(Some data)
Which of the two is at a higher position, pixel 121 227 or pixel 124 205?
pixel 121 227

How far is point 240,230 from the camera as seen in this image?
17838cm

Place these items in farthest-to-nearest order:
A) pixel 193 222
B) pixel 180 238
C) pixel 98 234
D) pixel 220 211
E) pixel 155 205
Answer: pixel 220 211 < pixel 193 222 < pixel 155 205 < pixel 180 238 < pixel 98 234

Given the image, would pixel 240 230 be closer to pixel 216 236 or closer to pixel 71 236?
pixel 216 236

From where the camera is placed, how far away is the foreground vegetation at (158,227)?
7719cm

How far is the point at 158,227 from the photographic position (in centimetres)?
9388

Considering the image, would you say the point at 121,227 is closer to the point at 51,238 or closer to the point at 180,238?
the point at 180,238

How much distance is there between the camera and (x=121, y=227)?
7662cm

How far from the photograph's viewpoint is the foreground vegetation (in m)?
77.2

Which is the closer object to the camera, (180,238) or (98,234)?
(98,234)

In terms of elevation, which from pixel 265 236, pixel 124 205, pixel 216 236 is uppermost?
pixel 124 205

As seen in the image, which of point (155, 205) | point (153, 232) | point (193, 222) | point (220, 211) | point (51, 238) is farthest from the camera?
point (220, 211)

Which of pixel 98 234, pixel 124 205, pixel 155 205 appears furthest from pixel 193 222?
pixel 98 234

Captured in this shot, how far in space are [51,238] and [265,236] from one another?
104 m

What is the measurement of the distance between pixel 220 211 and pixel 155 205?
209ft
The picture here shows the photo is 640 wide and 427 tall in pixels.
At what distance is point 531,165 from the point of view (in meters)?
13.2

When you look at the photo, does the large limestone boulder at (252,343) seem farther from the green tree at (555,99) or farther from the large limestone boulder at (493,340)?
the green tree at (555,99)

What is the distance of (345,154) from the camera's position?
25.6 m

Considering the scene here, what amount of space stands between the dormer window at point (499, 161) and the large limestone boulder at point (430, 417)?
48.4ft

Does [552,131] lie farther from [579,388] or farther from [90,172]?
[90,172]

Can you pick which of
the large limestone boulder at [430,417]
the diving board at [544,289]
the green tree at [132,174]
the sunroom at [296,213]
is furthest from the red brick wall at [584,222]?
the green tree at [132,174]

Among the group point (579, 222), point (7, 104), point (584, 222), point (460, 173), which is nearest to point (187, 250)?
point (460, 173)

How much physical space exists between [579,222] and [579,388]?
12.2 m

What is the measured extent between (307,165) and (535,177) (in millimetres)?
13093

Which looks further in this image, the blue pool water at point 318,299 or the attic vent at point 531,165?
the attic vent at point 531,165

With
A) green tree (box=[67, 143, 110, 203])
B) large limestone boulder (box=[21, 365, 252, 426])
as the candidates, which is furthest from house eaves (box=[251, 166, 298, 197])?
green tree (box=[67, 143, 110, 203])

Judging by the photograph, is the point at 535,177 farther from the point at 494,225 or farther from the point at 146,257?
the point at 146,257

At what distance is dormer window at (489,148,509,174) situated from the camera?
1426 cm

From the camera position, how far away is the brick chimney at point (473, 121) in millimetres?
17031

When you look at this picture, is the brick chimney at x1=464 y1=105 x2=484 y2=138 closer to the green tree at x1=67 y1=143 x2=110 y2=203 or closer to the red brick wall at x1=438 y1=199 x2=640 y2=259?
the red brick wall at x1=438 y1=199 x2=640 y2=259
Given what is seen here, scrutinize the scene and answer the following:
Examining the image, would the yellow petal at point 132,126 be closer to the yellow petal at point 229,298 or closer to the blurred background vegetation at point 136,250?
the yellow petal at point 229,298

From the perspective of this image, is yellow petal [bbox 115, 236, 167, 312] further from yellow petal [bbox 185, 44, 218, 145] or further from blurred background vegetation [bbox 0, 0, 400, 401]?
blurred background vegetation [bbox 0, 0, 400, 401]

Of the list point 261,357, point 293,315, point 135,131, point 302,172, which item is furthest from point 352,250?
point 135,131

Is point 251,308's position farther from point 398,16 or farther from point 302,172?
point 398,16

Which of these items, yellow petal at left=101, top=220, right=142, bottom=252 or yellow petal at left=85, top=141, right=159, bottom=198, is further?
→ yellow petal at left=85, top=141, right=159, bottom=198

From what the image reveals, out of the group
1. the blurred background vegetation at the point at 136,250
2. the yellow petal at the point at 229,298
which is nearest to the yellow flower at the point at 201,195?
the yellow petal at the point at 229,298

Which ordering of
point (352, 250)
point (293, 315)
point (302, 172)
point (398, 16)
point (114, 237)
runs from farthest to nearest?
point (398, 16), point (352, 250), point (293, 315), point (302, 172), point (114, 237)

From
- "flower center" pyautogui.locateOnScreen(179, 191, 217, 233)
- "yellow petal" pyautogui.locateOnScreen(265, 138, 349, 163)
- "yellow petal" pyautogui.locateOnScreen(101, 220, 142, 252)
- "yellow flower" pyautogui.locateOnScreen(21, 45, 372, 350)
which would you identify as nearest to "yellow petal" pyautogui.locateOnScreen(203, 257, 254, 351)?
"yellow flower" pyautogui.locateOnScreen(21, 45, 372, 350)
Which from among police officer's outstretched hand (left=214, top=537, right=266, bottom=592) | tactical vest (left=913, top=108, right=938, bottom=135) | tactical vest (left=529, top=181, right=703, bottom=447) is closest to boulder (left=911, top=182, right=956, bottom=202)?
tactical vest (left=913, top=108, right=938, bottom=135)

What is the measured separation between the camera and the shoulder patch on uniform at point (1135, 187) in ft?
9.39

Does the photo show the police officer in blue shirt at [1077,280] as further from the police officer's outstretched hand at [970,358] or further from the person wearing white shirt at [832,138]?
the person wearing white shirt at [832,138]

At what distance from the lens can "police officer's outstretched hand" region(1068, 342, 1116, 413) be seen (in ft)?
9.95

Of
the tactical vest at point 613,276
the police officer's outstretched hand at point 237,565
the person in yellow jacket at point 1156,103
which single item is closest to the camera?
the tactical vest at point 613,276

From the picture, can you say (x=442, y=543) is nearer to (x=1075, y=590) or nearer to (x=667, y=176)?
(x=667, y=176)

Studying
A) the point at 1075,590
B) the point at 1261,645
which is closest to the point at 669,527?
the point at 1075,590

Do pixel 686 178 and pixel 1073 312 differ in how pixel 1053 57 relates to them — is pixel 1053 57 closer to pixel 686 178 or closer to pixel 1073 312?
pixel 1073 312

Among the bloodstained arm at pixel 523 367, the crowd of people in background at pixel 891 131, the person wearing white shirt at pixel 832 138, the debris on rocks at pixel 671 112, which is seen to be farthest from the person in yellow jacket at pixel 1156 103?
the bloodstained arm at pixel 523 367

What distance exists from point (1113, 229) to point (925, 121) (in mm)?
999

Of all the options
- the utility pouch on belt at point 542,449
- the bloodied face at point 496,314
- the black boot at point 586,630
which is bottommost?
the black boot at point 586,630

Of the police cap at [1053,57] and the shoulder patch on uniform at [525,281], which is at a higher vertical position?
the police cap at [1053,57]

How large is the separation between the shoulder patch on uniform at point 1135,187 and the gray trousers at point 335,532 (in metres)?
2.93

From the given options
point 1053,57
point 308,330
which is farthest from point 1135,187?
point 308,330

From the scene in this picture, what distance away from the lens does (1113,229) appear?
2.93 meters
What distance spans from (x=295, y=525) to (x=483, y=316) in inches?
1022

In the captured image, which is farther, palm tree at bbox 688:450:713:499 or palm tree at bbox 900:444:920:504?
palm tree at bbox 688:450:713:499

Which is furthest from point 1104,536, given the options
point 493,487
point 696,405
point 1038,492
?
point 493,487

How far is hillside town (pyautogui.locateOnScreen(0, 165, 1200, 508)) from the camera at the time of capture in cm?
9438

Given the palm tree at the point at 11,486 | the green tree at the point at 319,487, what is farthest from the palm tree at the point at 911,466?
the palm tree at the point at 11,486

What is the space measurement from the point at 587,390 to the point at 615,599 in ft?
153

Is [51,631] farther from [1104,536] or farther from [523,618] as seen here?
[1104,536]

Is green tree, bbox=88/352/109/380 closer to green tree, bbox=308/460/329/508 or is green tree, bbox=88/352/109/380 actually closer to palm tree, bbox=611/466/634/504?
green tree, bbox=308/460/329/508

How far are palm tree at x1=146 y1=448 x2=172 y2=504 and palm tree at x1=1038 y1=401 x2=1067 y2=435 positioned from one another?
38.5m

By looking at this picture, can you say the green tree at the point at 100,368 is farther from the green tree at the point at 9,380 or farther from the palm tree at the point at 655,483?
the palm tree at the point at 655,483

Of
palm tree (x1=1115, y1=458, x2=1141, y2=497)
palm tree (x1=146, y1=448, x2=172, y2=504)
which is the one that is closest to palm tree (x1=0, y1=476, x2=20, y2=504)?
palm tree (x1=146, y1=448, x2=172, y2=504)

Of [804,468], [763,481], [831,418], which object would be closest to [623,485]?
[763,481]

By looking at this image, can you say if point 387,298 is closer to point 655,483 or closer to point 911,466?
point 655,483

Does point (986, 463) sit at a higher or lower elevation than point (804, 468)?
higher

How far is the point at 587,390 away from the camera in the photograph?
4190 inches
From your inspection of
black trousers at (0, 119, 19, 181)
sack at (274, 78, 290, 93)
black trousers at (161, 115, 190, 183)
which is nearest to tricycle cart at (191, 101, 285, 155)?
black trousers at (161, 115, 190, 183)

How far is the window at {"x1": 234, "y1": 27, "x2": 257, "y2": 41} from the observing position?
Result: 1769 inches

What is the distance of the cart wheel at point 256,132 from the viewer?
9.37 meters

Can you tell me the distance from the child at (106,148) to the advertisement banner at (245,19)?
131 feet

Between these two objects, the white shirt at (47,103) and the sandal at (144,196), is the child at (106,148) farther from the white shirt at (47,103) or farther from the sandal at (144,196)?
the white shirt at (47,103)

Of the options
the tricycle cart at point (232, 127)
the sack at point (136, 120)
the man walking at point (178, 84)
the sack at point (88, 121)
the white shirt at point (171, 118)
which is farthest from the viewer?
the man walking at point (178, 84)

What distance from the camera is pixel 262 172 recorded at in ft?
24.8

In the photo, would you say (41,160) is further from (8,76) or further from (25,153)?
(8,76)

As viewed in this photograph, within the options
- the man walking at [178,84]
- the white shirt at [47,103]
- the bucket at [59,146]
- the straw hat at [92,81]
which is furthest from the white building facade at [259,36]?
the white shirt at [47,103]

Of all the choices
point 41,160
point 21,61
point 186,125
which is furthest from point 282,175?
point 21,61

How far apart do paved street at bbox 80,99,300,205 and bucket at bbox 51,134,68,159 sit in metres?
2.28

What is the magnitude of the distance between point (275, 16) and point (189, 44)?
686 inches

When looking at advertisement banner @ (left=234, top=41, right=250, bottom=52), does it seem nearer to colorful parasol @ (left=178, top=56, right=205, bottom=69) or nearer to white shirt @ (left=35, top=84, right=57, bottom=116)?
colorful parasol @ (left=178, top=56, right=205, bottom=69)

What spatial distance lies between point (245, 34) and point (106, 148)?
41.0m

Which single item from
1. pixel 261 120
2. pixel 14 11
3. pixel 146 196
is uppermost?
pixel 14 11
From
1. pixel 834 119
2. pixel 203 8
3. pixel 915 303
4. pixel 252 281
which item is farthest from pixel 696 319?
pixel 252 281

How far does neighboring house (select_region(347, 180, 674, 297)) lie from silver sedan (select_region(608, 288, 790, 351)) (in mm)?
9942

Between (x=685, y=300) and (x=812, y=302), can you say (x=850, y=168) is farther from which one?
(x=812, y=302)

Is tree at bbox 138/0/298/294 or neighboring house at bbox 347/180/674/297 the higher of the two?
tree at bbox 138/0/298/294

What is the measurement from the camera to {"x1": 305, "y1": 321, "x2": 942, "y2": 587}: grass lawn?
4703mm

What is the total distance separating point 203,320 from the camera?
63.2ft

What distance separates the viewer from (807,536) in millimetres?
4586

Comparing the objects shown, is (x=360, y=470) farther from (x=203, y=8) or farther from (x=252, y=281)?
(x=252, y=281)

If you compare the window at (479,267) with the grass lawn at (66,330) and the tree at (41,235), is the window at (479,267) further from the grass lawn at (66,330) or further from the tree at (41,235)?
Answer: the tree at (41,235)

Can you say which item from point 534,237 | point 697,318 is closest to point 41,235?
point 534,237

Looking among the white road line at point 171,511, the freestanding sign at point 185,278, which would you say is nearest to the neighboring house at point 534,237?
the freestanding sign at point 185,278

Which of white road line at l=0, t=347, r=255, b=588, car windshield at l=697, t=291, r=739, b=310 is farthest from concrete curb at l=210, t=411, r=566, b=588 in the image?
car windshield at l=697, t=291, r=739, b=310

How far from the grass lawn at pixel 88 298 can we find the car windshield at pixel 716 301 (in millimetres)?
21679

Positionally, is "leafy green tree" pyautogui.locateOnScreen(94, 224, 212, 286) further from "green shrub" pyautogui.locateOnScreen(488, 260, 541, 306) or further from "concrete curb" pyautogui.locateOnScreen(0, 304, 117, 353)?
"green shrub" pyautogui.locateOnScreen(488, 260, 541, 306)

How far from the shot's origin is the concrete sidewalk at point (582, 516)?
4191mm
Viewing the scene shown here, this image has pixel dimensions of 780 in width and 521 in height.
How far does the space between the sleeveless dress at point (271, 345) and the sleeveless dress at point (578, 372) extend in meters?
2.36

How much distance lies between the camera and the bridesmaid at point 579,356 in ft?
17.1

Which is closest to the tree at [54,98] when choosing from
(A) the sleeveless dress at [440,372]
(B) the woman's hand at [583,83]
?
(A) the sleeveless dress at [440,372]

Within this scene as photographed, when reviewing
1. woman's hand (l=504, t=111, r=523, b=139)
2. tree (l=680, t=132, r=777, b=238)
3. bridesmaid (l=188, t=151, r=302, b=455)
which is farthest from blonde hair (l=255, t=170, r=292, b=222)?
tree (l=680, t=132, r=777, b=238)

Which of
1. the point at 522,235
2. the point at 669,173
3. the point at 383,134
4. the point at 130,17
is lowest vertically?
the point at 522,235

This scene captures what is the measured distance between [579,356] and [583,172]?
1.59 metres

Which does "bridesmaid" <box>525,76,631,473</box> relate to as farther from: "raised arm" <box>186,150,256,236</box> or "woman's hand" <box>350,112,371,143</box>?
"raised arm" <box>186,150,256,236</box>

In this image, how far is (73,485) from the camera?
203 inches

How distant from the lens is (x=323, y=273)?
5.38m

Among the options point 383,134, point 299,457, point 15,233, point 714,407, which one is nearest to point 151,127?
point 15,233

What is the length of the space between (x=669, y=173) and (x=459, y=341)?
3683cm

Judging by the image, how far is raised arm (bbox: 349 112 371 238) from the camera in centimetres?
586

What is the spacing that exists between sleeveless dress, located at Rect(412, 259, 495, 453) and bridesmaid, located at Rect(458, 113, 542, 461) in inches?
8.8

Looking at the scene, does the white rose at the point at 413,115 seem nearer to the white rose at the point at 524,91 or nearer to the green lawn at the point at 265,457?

▶ **DO THIS**:
Reproduce word for word the data starting at the line that contains "How much distance lies" and ending at the final line of the data, including both of those lines.

▶ **RESULT OF THE EXERCISE**:
How much distance lies between the camera and the bridesmaid at point 579,356 in ft?
17.1

Which is closest to the tree at [54,98] when choosing from
(A) the sleeveless dress at [440,372]
(B) the woman's hand at [583,83]
?
(A) the sleeveless dress at [440,372]

Within this scene as photographed, when reviewing
1. woman's hand (l=504, t=111, r=523, b=139)
2. tree (l=680, t=132, r=777, b=238)
3. bridesmaid (l=188, t=151, r=302, b=455)
which is farthest from blonde hair (l=255, t=170, r=292, b=222)?
tree (l=680, t=132, r=777, b=238)

Which of
1. the point at 522,235
2. the point at 669,173
3. the point at 383,134
4. the point at 130,17
is lowest vertically?
the point at 522,235

This scene captures what is the measured distance between [579,356] and [583,172]?
1.59 metres

Which does "bridesmaid" <box>525,76,631,473</box> relate to as farther from: "raised arm" <box>186,150,256,236</box> or "woman's hand" <box>350,112,371,143</box>?
"raised arm" <box>186,150,256,236</box>

In this image, how far is (73,485) from the camera?
203 inches

How distant from the lens is (x=323, y=273)?
5.38m

Among the options point 383,134, point 299,457, point 15,233, point 714,407, which one is nearest to point 151,127?
point 15,233

What is the length of the space between (x=669, y=173) and (x=459, y=341)?
3683cm

Judging by the image, how far is raised arm (bbox: 349 112 371 238) from the camera in centimetres?
586

What is the spacing that exists between sleeveless dress, located at Rect(412, 259, 495, 453) and bridesmaid, located at Rect(458, 113, 542, 461) in inches?
8.8

Looking at the scene, does the white rose at the point at 413,115 seem nearer to the white rose at the point at 524,91 or nearer to the green lawn at the point at 265,457?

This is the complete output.